▶ Problem set:
(1) Rewrite the Cloudera Live on AWS thread starting with "2 ACCEPTED SOLUTIONS" and going on through "allowed inbound traffic).", changing "ephemeral ports" to "high-numbered ports".
(2) Continue the Cloudera Live on AWS thread from where it stops.

##### Text provided

Support Questions

Find answers, ask questions, and share your expertise

Help with Cloudera Live on AWS

Explorer

I am trying to install Cloudera live on AWS with Tableau. The stack creation is complete.  I see 6 instances running on my account.  I did not receive any email with instructuctions on how to access Cloudera.  Can someone suggest how I can check if the installation is complete

 

Mark

2 ACCEPTED SOLUTIONS

Master Collaborator
Glad it's working. You should make the rules as specific or as general as
your needs dictate. I had forgotten about the rule that allowed all
outbound traffic, simply so any request originating in the cluster would
succeed (since the ephemeral ports for Linux are allowed inbound traffic).
The default firewall is quite strict about incoming traffic...

View solution in original post

Explorer

Hi Sean,

 

Thanks for your suggestion.  I will create a newpost.

##########
##### Extracted entries

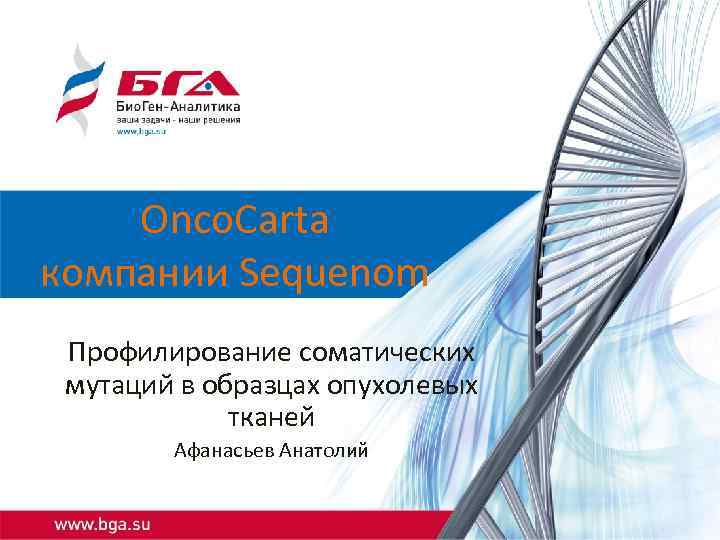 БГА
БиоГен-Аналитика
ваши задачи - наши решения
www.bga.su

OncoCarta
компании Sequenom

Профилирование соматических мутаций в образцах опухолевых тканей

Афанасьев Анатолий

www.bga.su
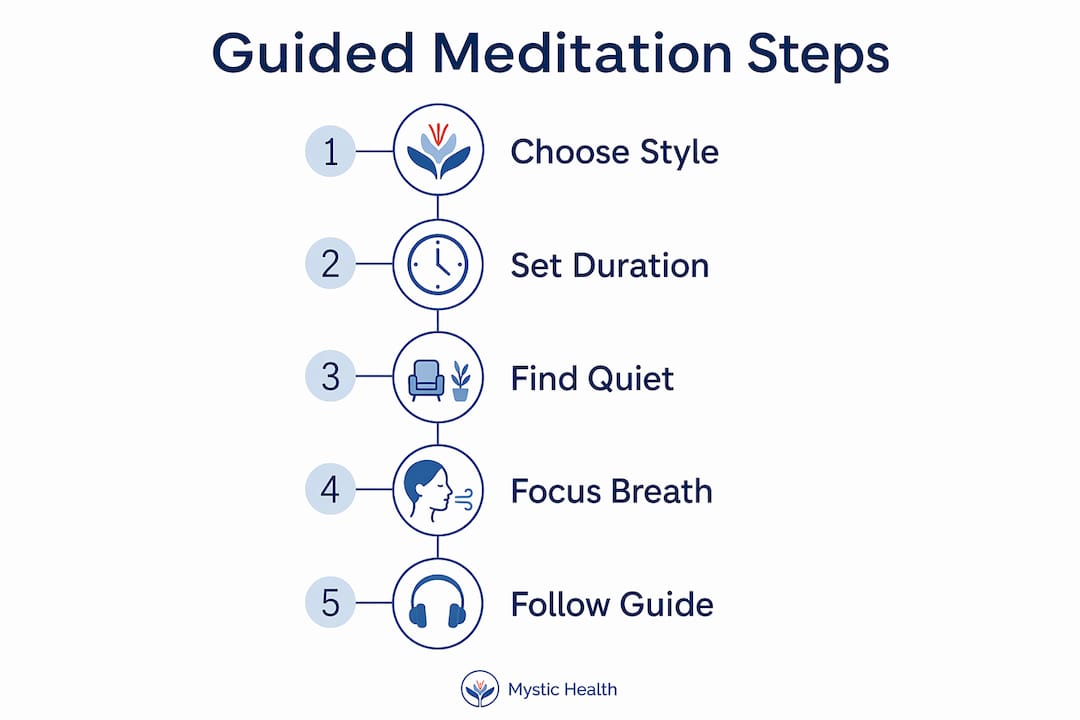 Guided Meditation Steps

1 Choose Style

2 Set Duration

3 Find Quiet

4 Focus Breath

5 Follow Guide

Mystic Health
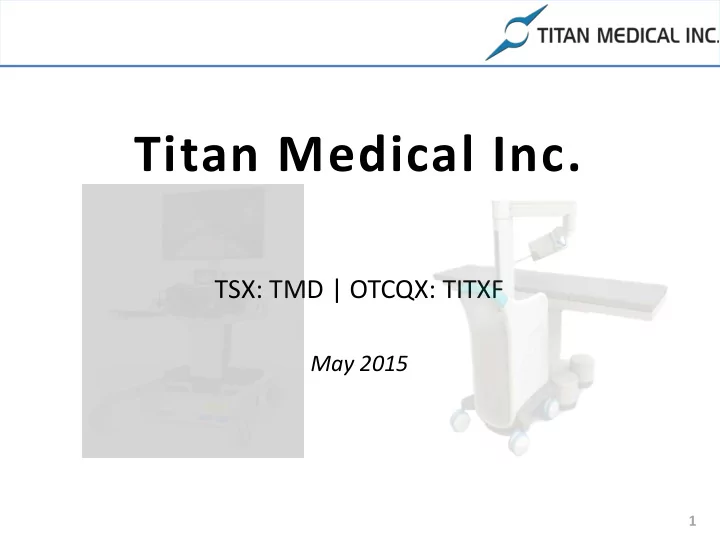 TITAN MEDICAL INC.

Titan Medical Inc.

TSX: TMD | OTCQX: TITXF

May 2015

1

##########

▶ Responses to the tasks:
(1)
2 ACCEPTED SOLUTIONS

Master Collaborator
Glad it's working. You should make the rules as specific or as general as
your needs dictate. I had forgotten about the rule that allowed all
outbound traffic, simply so any request originating in the cluster would
succeed (since the high-numbered ports for Linux are allowed inbound traffic).

(2)
 

Mark

View solution in original post

51 REPLIES 51

Explorer

Please close this issue

 

Mark

Community Manager

Did you solve the issue Mark? If so, please share the solution in case it can assist others. 🙂


Cy Jervis, Manager, Community Program
Was your question answered? Make sure to mark the answer as the accepted solution.
If you find a reply useful, say thanks by clicking on the thumbs up button.

Master Collaborator
There was a bit of a delay on Friday as the system caught up after an issue
was fixed.

Explorer

Thanks for the reply. Cloudera live install went through fine.  I could connect to all three environments(Hue, manager, & navigator).  I have tried to query through Hive and Impala and they work.  Now, I am trying to use Sqoop to transfer data from mysql to Hadoop and I need help with manager node IP:Port, userid and pwd.  I will be using putty to connect.

 
I am also looking to connect through Tableau and I don't seem to have the right drivers.
 
Can you help with these two issues?
 
Mark

 

Master Collaborator
The "Guidance Page" (linked to in the emails you received after the cluster
started) has a table with the IP addresses of all your nodes, including the
"Manager Node". If you're accessing the tutorial from the link on that
page, it should fill in the value of the IP addresses in the example
commands (such as the Sqoop command) for you.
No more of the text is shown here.